The present application relates generally to computer system performance analysis. More specifically, the present application is directed to generation and application of stressmarks in a computer system.
In computer system design, understanding of energy behavior and microarchitecture characteristics early in a design process can enable designers to make packaging and power delivery decisions. Further optimizations to a design can be made to effectively manage heat and potential noise issues associated with different stressmarks. A stressmark refers to a condition or set of conditions that puts a desired type of stress on a system, such as a low power condition, a high power condition, a high inductive noise condition, and the like. For example, a particular instruction or sequence of instructions can result in a maximum condition for a metric of interest, a minimum for a metric of interest, or a maximum rate of change of a metric of interest. Analysis can be performed at a core or module level, at a processor level, at a system level, etc.

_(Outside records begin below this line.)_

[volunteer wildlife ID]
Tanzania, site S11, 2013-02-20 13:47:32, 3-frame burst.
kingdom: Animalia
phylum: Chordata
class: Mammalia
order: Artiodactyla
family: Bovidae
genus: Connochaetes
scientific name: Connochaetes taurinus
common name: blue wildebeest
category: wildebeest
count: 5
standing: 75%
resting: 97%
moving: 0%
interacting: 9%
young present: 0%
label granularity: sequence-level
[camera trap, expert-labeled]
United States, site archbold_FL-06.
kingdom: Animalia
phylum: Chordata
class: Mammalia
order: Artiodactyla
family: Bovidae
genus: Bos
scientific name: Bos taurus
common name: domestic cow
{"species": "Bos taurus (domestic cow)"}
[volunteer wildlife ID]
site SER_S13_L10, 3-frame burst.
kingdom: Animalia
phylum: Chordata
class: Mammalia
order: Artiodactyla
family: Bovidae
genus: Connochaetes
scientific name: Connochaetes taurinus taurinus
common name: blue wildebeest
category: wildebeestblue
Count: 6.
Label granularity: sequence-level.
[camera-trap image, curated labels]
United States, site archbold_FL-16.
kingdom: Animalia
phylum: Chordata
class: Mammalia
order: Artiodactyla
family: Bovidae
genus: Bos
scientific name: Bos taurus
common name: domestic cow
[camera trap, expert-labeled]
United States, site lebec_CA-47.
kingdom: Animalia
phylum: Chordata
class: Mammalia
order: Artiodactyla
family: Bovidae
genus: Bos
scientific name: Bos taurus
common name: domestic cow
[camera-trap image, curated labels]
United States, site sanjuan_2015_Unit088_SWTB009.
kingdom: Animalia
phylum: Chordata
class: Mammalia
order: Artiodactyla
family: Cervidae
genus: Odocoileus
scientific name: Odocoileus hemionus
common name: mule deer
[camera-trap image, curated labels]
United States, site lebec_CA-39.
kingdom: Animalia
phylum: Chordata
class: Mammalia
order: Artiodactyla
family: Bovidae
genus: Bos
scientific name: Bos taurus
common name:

When system performance analysis is attempted manually, the process is typically tedious, time-consuming, and error-prone. Due to the vast number of possibilities within a system, manual analysis is unable to fully explore a solution-space. For instance, in a complex instruction set computer (CISC), a large number of complex instructions may exist that each have a number of variations. Systems that apply a generic or brute-force approach to system analysis are typically constrained by execution time due to the large number of possible configurations and permutations. Expert-defined design spaces can reduce system analysis computational burden but typically require substantial manual intervention as well as substantial effort by experts to study the system in great detail. At a system level, complexity further increases as multiple workloads loads can be run using different resources within the system at the same time.